Der Kläger hatte auch durch die E-Mail vom 10.09.2015 keine Kenntnis von der Geschäftsführerstellung des I.. Zu diesem Zeitpunkt war I.. überhaupt noch nicht zum Geschäftsführer bestellt worden. Überdies wird in dieser E-Mail auf die Verabschiedung des D. der I. T., der Muttergesellschaft der Beklagten Bezug genommen. Demgemäß ist nicht erkennbar, dass durch diese E-Mail eine Information darüber erfolgen sollte, dass I.. zum Geschäftsführer der Beklagten – und nicht (lediglich) der Muttergesellschaft – bestellt worden ist. Eine Bestellung des I.. zum Geschäftsführer der Beklagten war ja auch tatsächlich noch nicht erfolgt.

Da die Beklagte dem Kläger die Bestellung des I.. zum Geschäftsführer – und die damit einhergehende organschaftliche Vertretungsmacht, die nur im Falle der Bestellung besteht – gem. § 15 Abs. 1 HGB nicht entgegenhalten kann, hat I.. gegenüber dem Kläger als Bevollmächtigter im Sinne von § 174 Satz 1 BGB und nicht als organschaftlicher Vertreter gehandelt.

Gleichwohl ist Kündigung auch dann unwirksam, wenn man davon ausgeht, dass in der Bestellung zum Geschäftsführer, auf die sich die Beklagte sich gegenüber dem Kläger hier nicht berufen kann, jedenfalls auch die Erteilung von Vollmacht nach § 167 BGB zur Vornahme aller mit der Bestellung zum Geschäftsführer einhergehenden Geschäfte enthalten ist.

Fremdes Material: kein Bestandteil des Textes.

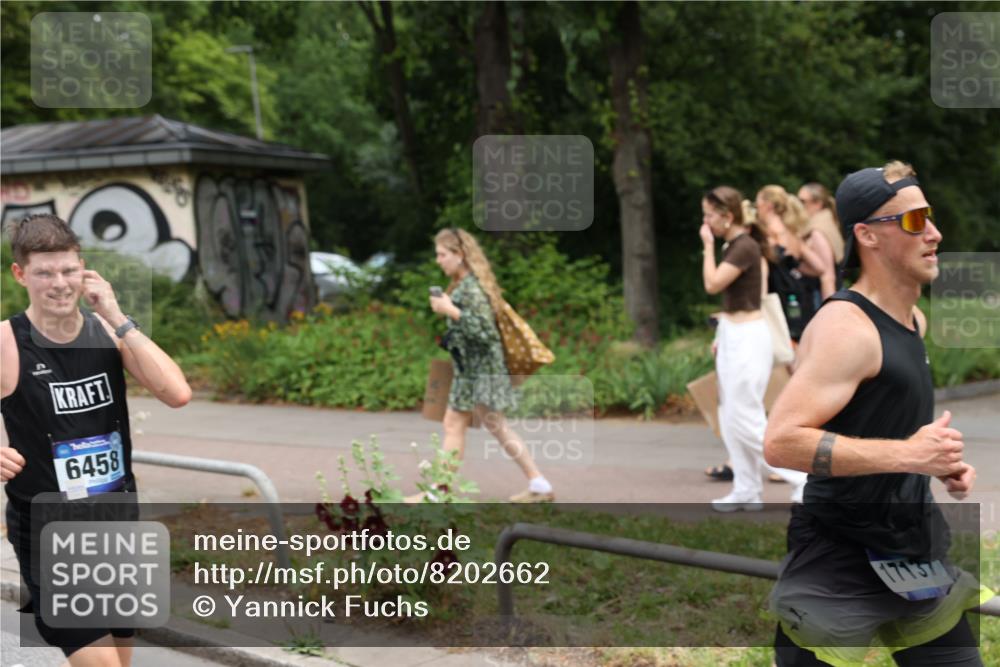 29.06.2025 - hella hamburg halbmarathon Yannick Fuchs http://msf.ph/oto/8202662 29.06.2025 10:32:08 20KM 1290, 1505, 2196, 2404, 2767, 3790, 5042, 5791, 5923, 6047, 6458, 9017, 9914, 10190, 10451, 11106, 11423, 12739, 12900, 13141, 13148, 13372, 13854, 14387, 15178, 15410, 16992, 17125, 17137, 18103, 18159, 18216, 18357, 18986 meine-sportfotos.de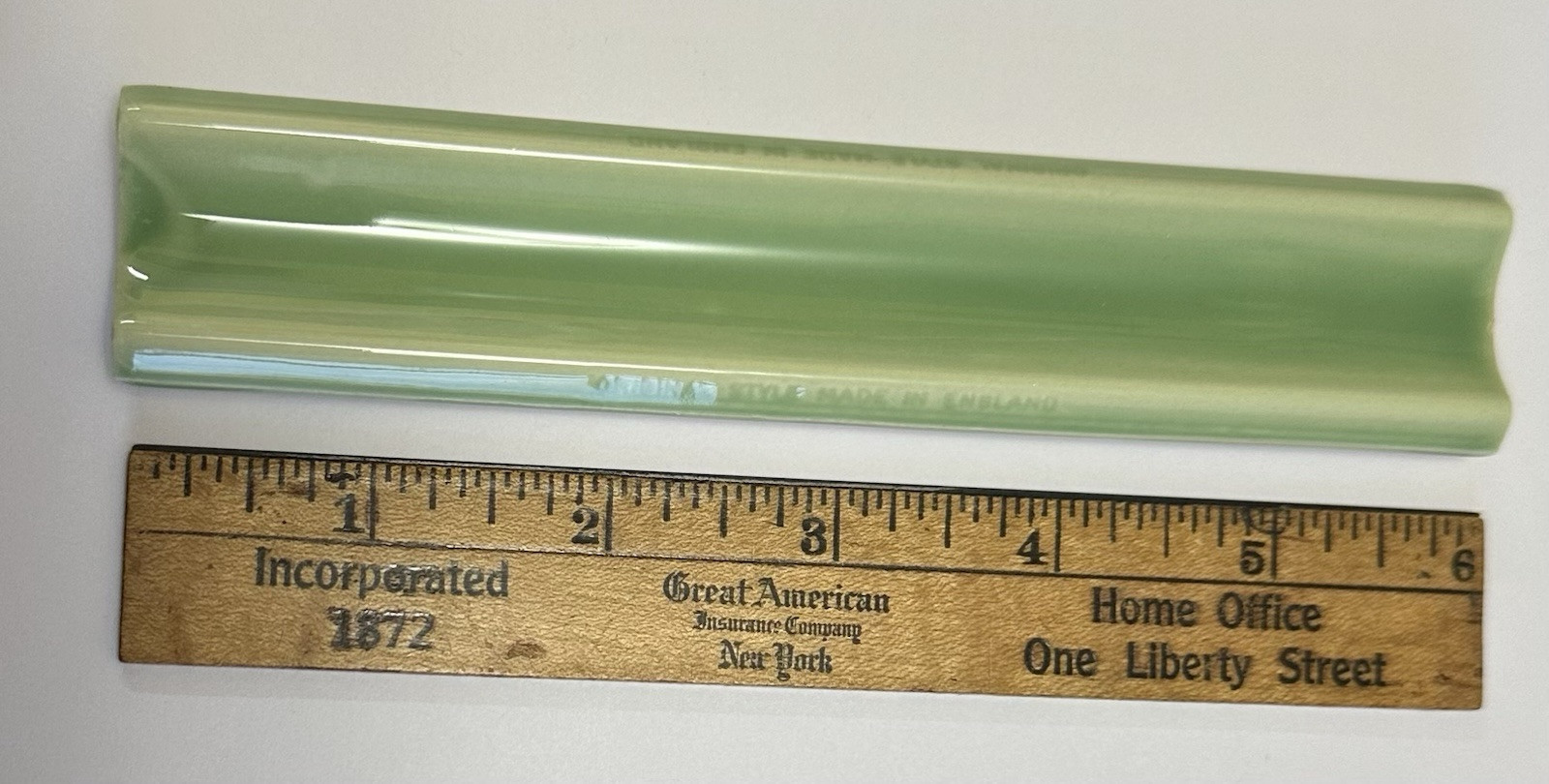 1 pc. Lime Green: Ceramic inside Corner / Quarter Round Tile 1″ X 6″ England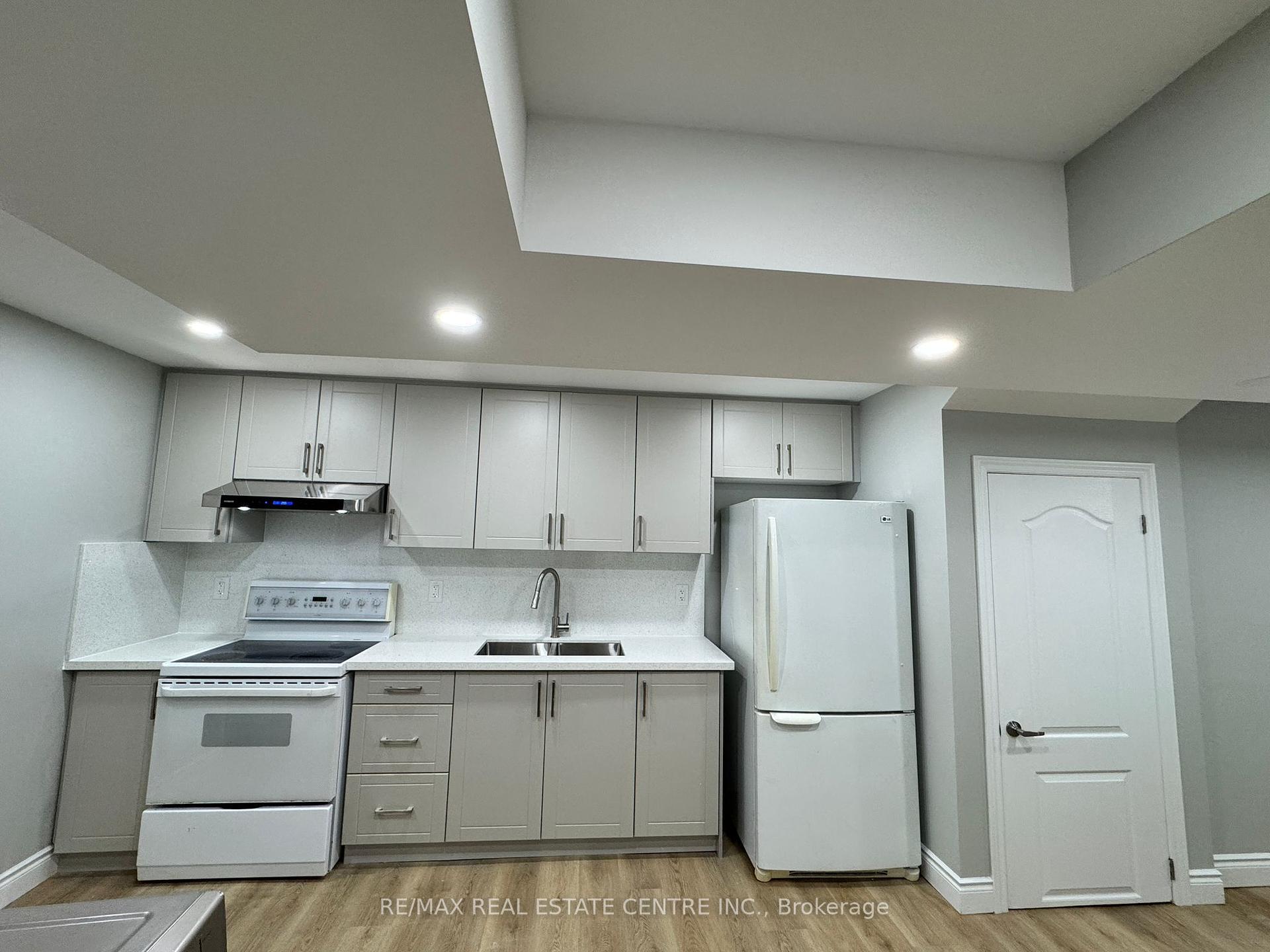 Property Photo: 1537 Wheatcroft Drive ON L1L 0W5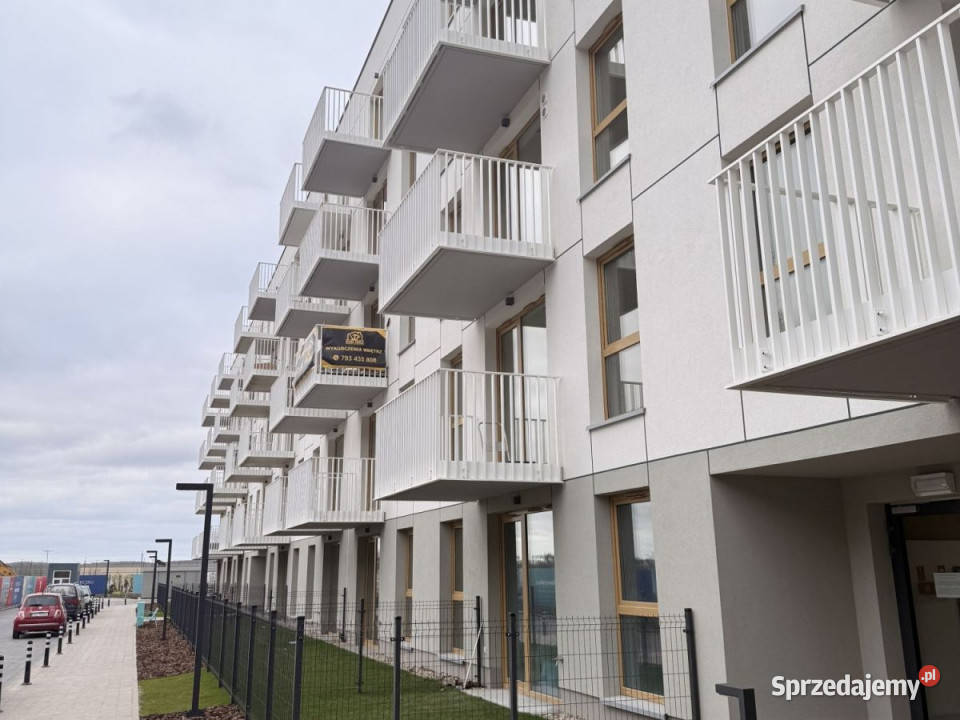 Mieszkanie 6675m2 3 pokoje Gdynia 66.75m2 pomorskie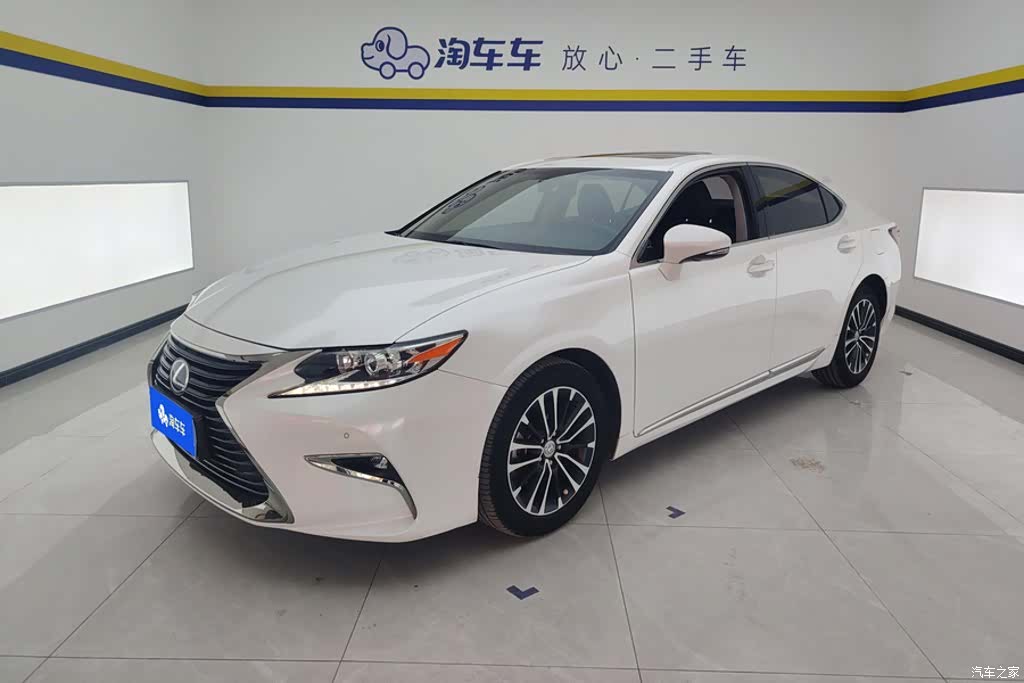 Lexus ES, 2016 1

Diese Vollmacht stellt sich als rechtsgeschäftliche Vollmacht und nicht als organschaftliche Vollmacht dar und unterliegt als solche der Zurückweisungsmöglichkeit gem. § 174 Satz 1 BGB, von der der Kläger hier Gebracht gemacht hat.

Da der Kläger keine Kenntnis von der Bestellung des I.. zum Geschäftsführer und der Erteilung einer Vollmacht zum Ausspruch der streitgegenständlichen Kündigung hatte, war die Möglichkeit der Zurückweisung nicht gem. § 174 Satz 2 BGB ausgeschlossen.

II.  Der Kläger hat gegen die Beklagte Anspruch auf Erteilung eines Zwischenzeugnisses. Ein solches ist dem Arbeitnehmer aufgrund arbeitsvertraglicher Nebenpflicht dann zu erteilen, wenn ein berechtigtes Interesse vorliegt. Da die Beklagte eine Kündigung ausgesprochen hat, ist ein berechtigtes Interesse des Klägers an der Erteilung eines Zwischenzeugnisses gegeben.

III.  Der Klageantrag zu 3.) ist wegen des Obsiegens des Klägers mit dem Klageantrag zu 1.) nicht zur Entscheidung angefallen.

IV.  Die Beklagte ist zur Weiterbeschäftigung des Klägers bis zum rechtskräftigen Abschluss des Verfahrens verpflichtet. Insoweit kann auf die Entscheidung des Großen Senats des Bundesarbeitsgerichtes zum allgemeinen Weiterbeschäftigungsanspruch vom 27.02.1985 – GS 1/84 – (= BAGE 48, 122, 129) verwiesen werden. Überwiegende schutzwürdige Interessen, die einer Weiterbeschäftigung des Klägers für die Dauer des Rechtstreits entgegen stehen, sind nicht erkennbar.

V.  Die Kostenentscheidung folgt aus § 91 Abs. 1 Satz 1, 1. Hs. 1 ZPO i.V.m. § 46 Abs. 2 ArbGG. Der vom Kläger zurückgenommene allgemeine Feststellungsantrag ist dabei außer Betracht geblieben, da ihm ein eigener Streitwert nicht zukommt. Die Festsetzung des Streitwertes beruht auf §§ 61 Abs. 1 ArbGG, 3 ZPO. Sie orientiert sich hinsichtlich des Klageantrags zu 1.) der Höhe nach an der in § 42 Abs. 2 Satz 1 GKG zum Ausdruck kommenden gesetzgeberischen Wertentscheidung. Die Klageanträge zu 2.) und zu 4.) wurden jeweils mit einer Bruttomonatsvergütung bewertet.

Das nachinstanzliche Verfahren 12 Sa 483/16, LAG Köln, wurde durch Vergleich beendet.